Il paradosso si manifesta quando si considera che ogni dichiarazione implica tutto ciò che la contraddice. Per esempio, l’affermazione "Lucky è un cane" implica che "Lucky non è un gatto", "Lucky non è una mucca", "Lucky non è un albero", e così via. Se estendiamo questo ragionamento a tutte le proposizioni, ogni evento o frase potrebbe essere visto come portatore di un’infinità di informazioni, un'idea che risulta problematica. Tuttavia, Dretske potrebbe difendere la sua teoria sottolineando la differenza tra l'informazione oggettiva incorporata in un evento e quella effettivamente estratta dal ricevente, che dipende dal suo background conoscitivo.

A questo proposito, Floridi (2004) propone una teoria alternativa di informazione semantica forte, che evita il paradosso di Bar-Hillel e Carnap. Secondo Floridi, il problema principale risiede nell’approccio probabilistico, che considera i valori alethici irrilevanti per l'analisi quantitativa dell’informazione semantica. In contrasto con le teorie precedenti, Floridi sviluppa un sistema che integra il valore di verità (alethic value) come parte integrante della definizione di informazione. L'informazione, quindi, è intesa non solo come dato, ma come una funzione del grado di "distanza semantica" o deviazione rispetto a un punto di riferimento fisso—la situazione data a cui si riferisce l'informazione.

Floridi misura la quantità di contenuto informativo in base al grado di discrepanza: minore è la discrepanza, maggiore è il contenuto informativo. La sua teoria risolve il paradosso di Bar-Hillel e Carnap non considerando semplicemente la quantità di dati, ma calcolando la quantità di informazione semantica come una funzione di questa discrepanza. In questa cornice teorica, le tautologie sono considerate veri, ma vuoti contenuti, mentre le proposizioni auto-contraddittorie non portano alcun contenuto informativo, poiché implicano la massima discrepanza.

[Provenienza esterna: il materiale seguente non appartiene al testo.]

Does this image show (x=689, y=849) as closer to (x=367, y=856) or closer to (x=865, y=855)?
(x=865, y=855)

Nonostante queste soluzioni, la teoria di Floridi non è esente da critiche. Un'importante obiezione è la tensione interna che emerge tra la concezione dell'informazione come "dato veritiero" e la definizione di informazione come derivante dalla divergenza semantica. Come può un messaggio falso contenere informazione veritiera? La risposta a questa contraddizione è diventata oggetto di discussione tra filosofi, soprattutto riguardo alla cosiddetta "tesi della veridicità". Inoltre, Floridi si discosta dalla visione di Shannon, secondo cui la quantità di informazione di un segnale è determinata dal numero di altri segnali possibili che esclude. Questo punto critico ha spinto alcuni autori, come Adraans (2010), a suggerire che la filosofia dell'informazione di Floridi non risponda adeguatamente alle domande centrali della teoria dell'informazione moderna.

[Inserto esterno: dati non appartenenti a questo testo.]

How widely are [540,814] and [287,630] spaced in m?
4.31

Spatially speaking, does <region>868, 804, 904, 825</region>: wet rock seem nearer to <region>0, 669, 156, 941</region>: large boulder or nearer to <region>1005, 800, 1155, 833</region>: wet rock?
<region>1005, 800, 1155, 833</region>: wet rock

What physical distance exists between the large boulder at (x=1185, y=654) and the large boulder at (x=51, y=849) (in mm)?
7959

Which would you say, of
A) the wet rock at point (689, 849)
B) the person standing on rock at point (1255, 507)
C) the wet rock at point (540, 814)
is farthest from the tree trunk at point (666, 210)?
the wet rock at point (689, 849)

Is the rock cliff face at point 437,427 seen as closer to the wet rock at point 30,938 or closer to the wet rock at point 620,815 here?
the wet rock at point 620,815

Infine, una delle problematiche maggiori della teoria di Floridi è la sua incapacità di affrontare la questione dell'elaborazione dell'informazione nella cognizione. Secondo alcuni critici, la teoria di Floridi, nel definire l'informazione in modo semantico e indipendente da altri segnali, non riesce a tenere conto di come il cervello umano tratti indiscriminatamente l'informazione, indipendentemente dalla sua veridicità. L’approccio di Floridi, pur proponendo una visione sofisticata dell’informazione, lascia irrisolti alcuni aspetti cruciali legati all’elaborazione cognitiva e alla distinzione tra informazioni vere e false.

In conclusione, sebbene le teorie di Dretske e Floridi abbiano cercato di risolvere i problemi logici legati all’informazione e al suo contenuto, entrambi i modelli sollevano interrogativi cruciali. La questione della relazione tra contenuto informativo e conoscenza del ricevente, la natura infinita dell’informazione e il ruolo della verità sono tutti elementi che necessitano di una riflessione approfondita per comprendere appieno il concetto di informazione nell'epoca moderna.

Qual è la natura della rappresentazione e come nasce la normatività del significato?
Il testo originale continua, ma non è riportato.